Second Assignment of Error The trial court improperly suppressed evidence because law enforcement had reasonable suspicion to perform a second pat- down of the Defendant and the contraband was evident under a plain error standard.

Third Assignment of Error The trial court improperly suppressed evidence because law enforcement would have inevitably discovered the evidence through a search incident to a lawful arrest.

We will consider the arguments raised in the second and third assignments of error before proceeding to those raised in the first assignment of error.

Second Assignment of Error {¶10} The State of Ohio argues that Patrolman Risner had reasonable suspicion to search Barnes’s pockets after Officer Yoder had already conducted a pat-down of Barnes’s outer clothing for weapons.

Standard of Review {¶11} On appeal, “motions to suppress present ‘mixed questions of law and fact.’” State v. Kerr, 2017-Ohio-8516, ¶ 18 (3d Dist.), quoting State v. Yeaples, 2009-Ohio-184, ¶ 20 (3d Dist.).

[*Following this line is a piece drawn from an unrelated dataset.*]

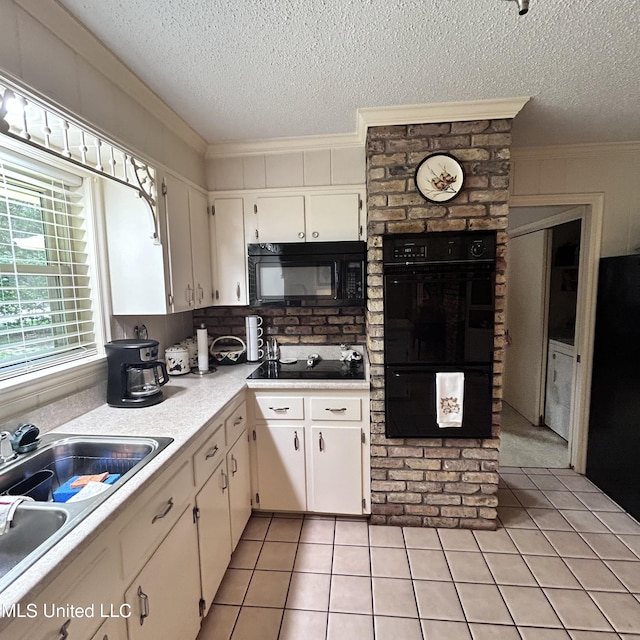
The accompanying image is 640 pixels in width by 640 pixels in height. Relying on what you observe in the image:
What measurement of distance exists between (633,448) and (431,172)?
214 centimetres

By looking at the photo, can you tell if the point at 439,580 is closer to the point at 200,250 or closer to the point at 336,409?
the point at 336,409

At a suppression hearing, the trial court assumes the role of trier of fact and, as such, is in the best position to evaluate the evidence and -5- Case No. 6-24-03

the credibility of witnesses. [State v. Burnside, 2003-Ohio-5372, ¶ 8]. * * * When reviewing a ruling on a motion to suppress, deference is given to the trial court’s findings of fact so long as they are supported by competent, credible evidence. Burnside at ¶ 8 * * *. (Citations omitted.) State v. Harpel, 2020-Ohio-4513, ¶ 16 (3d Dist.), quoting State v. Sidney, 2019-Ohio-5169, ¶ 8 (3d Dist.). “Accepting [the trial court’s findings of] fact[] as true, the appellate court must then independently determine, without deference to the conclusion of the trial court, whether the facts satisfy the applicable legal standard.” (Bracketed text in original.) State v. Ferguson, 2024-Ohio-1239, ¶ 12 (3d Dist.), quoting Burnside at ¶ 8.

Legal Standard {¶12} The Fourth Amendment to the United States Constitution guarantees “[t]he right of the people to be secure in their persons, houses, papers, and effects, against unreasonable searches and seizures * * *.” U.S. Const., Amend. IV. “The Ohio Constitution offers a parallel provision to the Fourth Amendment * * * that has been held to afford the same level of protection as the United States Constitution.” Kerr at ¶ 12. “The Fourth Amendment does not proscribe all state- initiated searches and seizures; it merely proscribes those which are unreasonable.”

Florida v. Jimeno, 500 U.S. 248, 250 (1991). “Thus, ‘[t]he touchstone of the Fourth Amendment is reasonableness.’” Kerr at ¶ 12, quoting Jimeno at 250.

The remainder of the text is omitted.